EXERCISE. Using the listing below, print exactly everything from the line with "boxes (frame 3" down to the line with "genus: Martes", both included, and nothing more.

TASK INPUTS.
#####

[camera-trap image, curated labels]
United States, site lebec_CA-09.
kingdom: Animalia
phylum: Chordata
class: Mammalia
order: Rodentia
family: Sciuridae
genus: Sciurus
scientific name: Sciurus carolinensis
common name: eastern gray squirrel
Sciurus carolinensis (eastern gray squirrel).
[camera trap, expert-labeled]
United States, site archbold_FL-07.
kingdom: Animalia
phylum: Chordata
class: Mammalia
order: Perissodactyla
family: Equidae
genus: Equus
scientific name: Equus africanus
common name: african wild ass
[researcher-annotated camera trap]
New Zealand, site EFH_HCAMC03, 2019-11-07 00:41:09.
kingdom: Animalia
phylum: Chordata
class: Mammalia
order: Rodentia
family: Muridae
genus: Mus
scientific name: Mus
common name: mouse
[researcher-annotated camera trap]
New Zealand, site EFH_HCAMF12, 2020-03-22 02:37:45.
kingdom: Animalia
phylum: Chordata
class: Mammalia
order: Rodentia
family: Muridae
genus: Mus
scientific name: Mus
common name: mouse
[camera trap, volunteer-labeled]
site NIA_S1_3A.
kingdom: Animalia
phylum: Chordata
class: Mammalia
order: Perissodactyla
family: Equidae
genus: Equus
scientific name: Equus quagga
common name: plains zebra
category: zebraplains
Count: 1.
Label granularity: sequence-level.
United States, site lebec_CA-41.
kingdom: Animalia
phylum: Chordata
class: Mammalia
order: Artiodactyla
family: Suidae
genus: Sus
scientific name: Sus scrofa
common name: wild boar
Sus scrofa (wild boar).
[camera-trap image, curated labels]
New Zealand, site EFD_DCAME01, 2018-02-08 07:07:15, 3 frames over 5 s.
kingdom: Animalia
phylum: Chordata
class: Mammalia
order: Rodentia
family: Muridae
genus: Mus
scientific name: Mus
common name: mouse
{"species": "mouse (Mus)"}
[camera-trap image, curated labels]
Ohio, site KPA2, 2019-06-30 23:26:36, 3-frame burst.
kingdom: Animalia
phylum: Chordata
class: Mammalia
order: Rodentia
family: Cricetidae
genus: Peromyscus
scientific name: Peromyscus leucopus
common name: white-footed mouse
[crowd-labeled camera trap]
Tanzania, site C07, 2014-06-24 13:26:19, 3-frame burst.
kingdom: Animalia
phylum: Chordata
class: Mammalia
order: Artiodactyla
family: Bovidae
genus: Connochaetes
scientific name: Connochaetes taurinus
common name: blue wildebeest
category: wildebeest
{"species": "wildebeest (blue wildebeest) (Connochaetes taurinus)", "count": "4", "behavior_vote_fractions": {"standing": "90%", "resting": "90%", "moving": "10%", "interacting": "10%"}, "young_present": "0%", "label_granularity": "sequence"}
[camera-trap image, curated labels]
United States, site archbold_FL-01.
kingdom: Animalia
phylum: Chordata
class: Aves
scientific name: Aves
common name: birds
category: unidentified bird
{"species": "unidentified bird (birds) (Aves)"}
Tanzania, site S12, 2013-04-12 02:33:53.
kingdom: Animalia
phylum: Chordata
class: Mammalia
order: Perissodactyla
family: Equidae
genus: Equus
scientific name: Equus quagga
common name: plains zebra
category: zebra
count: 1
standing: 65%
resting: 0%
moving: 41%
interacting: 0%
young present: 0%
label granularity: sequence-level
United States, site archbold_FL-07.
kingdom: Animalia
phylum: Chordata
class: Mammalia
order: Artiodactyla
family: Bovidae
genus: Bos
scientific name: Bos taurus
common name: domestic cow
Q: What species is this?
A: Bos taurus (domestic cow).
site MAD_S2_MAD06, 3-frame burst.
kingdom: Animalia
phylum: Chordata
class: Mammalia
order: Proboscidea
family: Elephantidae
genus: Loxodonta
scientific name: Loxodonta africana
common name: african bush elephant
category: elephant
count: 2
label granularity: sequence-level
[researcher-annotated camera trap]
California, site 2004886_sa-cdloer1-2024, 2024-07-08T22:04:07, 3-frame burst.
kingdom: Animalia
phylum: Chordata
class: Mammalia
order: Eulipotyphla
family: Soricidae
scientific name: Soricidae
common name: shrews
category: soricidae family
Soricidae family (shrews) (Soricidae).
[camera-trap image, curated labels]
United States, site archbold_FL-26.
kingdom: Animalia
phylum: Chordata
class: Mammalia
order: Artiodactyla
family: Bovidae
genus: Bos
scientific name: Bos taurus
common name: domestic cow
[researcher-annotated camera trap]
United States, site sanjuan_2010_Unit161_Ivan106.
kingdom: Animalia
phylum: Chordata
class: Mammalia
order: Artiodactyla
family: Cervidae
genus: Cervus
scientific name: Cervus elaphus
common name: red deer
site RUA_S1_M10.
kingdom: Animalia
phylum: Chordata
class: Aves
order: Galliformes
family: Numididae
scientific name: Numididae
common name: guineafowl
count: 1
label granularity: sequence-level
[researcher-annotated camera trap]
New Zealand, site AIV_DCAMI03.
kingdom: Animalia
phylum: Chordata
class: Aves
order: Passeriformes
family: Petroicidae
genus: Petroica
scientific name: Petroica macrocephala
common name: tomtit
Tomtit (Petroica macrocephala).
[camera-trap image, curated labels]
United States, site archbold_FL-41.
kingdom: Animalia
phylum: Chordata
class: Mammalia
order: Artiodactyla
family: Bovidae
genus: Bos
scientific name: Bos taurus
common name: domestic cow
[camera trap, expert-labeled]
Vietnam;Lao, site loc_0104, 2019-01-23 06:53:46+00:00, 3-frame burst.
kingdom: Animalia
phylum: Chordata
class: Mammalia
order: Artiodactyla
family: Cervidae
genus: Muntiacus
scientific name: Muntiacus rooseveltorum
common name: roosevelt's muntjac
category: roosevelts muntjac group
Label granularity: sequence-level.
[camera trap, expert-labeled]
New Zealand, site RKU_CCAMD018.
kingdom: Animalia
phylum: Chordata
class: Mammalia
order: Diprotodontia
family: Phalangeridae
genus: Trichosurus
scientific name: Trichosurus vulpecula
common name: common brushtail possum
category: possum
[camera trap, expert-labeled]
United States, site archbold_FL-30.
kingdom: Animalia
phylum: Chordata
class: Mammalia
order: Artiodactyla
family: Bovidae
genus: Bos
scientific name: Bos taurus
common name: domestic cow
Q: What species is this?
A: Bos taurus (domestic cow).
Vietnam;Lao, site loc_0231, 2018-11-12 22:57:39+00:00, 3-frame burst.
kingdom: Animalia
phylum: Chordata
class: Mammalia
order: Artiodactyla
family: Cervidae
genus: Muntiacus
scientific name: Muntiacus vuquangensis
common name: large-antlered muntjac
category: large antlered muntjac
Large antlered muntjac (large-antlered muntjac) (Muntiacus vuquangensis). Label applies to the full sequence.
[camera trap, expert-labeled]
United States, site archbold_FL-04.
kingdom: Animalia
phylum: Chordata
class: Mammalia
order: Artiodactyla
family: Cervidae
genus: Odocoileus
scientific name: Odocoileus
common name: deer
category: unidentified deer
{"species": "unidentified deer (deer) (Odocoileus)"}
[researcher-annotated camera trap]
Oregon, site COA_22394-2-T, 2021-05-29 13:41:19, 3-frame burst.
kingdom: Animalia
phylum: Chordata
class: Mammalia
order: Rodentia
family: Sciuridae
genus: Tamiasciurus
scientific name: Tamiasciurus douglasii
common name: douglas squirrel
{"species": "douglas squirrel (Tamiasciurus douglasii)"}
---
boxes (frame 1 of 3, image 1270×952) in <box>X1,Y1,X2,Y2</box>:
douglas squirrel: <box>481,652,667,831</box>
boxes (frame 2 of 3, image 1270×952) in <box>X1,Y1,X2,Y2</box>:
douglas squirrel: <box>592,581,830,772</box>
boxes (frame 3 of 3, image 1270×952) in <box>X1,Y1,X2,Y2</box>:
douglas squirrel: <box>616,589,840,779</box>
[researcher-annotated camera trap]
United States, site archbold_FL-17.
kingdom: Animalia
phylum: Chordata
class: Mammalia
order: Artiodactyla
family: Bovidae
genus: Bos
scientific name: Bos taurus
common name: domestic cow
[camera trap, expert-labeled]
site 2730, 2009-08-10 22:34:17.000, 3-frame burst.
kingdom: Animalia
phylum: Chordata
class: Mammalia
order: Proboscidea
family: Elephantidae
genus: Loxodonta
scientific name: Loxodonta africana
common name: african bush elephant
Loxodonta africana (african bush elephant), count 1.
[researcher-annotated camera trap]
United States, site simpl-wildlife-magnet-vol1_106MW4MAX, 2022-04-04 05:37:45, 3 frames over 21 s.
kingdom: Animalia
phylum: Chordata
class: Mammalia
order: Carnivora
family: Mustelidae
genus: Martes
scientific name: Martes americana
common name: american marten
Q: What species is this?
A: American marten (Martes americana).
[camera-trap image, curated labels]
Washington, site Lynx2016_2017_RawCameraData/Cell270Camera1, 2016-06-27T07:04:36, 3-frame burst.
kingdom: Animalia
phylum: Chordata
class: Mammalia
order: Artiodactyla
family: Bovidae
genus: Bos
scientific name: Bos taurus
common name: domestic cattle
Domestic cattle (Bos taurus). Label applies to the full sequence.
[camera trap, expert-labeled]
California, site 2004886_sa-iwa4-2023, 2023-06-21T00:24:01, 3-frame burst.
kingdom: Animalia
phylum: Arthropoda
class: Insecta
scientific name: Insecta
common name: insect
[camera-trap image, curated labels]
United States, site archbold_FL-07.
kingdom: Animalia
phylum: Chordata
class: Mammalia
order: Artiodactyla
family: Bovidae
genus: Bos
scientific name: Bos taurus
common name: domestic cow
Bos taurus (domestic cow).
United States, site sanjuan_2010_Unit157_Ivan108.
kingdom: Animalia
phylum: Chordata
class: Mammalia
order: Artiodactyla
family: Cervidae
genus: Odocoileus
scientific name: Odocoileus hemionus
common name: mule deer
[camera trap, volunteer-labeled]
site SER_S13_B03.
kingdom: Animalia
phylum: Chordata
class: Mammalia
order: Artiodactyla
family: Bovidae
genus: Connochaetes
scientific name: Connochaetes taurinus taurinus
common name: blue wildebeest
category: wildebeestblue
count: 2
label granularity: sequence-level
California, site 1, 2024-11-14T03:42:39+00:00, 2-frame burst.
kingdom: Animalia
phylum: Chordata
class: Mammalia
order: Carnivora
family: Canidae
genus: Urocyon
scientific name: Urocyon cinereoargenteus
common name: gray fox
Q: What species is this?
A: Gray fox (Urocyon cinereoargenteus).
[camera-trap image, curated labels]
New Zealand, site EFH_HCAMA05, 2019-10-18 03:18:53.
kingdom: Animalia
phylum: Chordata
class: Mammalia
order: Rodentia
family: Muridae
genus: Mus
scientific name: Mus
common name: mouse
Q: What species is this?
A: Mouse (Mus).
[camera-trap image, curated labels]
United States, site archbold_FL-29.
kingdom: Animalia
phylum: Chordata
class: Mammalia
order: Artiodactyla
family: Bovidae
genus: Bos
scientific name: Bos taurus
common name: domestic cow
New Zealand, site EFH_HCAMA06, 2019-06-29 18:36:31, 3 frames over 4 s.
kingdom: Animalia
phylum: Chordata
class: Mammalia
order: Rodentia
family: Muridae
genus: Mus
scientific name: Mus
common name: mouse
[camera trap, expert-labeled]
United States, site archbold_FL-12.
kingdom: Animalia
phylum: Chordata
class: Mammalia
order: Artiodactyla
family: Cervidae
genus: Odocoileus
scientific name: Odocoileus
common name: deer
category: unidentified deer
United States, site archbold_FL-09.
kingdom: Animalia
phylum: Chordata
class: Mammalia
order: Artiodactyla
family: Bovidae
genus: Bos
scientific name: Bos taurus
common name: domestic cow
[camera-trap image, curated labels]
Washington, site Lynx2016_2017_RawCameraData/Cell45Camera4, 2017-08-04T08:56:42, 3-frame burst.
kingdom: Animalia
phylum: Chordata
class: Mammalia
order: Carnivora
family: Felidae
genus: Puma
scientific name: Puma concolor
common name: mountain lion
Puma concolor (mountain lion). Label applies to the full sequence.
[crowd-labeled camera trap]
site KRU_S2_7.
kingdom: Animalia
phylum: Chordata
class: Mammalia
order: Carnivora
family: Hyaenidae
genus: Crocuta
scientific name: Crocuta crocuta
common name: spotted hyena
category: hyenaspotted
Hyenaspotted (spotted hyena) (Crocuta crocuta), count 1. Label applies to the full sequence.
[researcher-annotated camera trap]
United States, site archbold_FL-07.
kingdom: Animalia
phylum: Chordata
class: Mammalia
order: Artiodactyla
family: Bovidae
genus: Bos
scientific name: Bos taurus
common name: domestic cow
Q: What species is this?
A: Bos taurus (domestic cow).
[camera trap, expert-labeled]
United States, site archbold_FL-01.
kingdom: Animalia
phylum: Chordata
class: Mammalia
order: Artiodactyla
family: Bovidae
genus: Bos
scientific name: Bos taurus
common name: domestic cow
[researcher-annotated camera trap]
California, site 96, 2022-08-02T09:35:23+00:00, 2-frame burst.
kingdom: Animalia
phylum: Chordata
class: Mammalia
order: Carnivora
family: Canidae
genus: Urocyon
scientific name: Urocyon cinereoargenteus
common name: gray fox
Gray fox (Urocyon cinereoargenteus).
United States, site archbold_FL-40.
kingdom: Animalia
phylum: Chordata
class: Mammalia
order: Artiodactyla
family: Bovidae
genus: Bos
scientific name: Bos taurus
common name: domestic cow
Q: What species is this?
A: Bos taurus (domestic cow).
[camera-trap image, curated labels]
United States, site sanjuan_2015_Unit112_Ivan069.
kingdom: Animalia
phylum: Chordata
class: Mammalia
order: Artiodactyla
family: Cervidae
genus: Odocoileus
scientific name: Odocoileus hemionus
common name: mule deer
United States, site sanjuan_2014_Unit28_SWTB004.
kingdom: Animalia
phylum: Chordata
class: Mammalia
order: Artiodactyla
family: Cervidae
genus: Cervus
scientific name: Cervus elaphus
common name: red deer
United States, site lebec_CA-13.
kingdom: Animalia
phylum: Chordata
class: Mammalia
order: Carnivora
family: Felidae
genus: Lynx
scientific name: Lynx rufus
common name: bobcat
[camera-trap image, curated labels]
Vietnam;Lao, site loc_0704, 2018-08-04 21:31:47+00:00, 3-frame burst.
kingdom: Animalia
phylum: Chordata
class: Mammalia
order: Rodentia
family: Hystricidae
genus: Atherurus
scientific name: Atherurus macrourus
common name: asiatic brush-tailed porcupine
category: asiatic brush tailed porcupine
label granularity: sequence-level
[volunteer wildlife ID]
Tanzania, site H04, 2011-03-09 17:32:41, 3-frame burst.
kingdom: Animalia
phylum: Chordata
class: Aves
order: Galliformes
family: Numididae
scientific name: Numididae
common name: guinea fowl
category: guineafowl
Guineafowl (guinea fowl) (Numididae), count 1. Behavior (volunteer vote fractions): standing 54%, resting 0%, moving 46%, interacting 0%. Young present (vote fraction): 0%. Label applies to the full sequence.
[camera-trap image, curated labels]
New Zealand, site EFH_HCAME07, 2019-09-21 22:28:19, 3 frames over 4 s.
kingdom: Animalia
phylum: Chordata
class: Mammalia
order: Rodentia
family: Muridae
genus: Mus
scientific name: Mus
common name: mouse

#####

WRITTEN ANSWER.
boxes (frame 3 of 3, image 1270×952) in <box>X1,Y1,X2,Y2</box>:
douglas squirrel: <box>616,589,840,779</box>
[researcher-annotated camera trap]
United States, site archbold_FL-17.
kingdom: Animalia
phylum: Chordata
class: Mammalia
order: Artiodactyla
family: Bovidae
genus: Bos
scientific name: Bos taurus
common name: domestic cow
[camera trap, expert-labeled]
site 2730, 2009-08-10 22:34:17.000, 3-frame burst.
kingdom: Animalia
phylum: Chordata
class: Mammalia
order: Proboscidea
family: Elephantidae
genus: Loxodonta
scientific name: Loxodonta africana
common name: african bush elephant
Loxodonta africana (african bush elephant), count 1.
[researcher-annotated camera trap]
United States, site simpl-wildlife-magnet-vol1_106MW4MAX, 2022-04-04 05:37:45, 3 frames over 21 s.
kingdom: Animalia
phylum: Chordata
class: Mammalia
order: Carnivora
family: Mustelidae
genus: Martes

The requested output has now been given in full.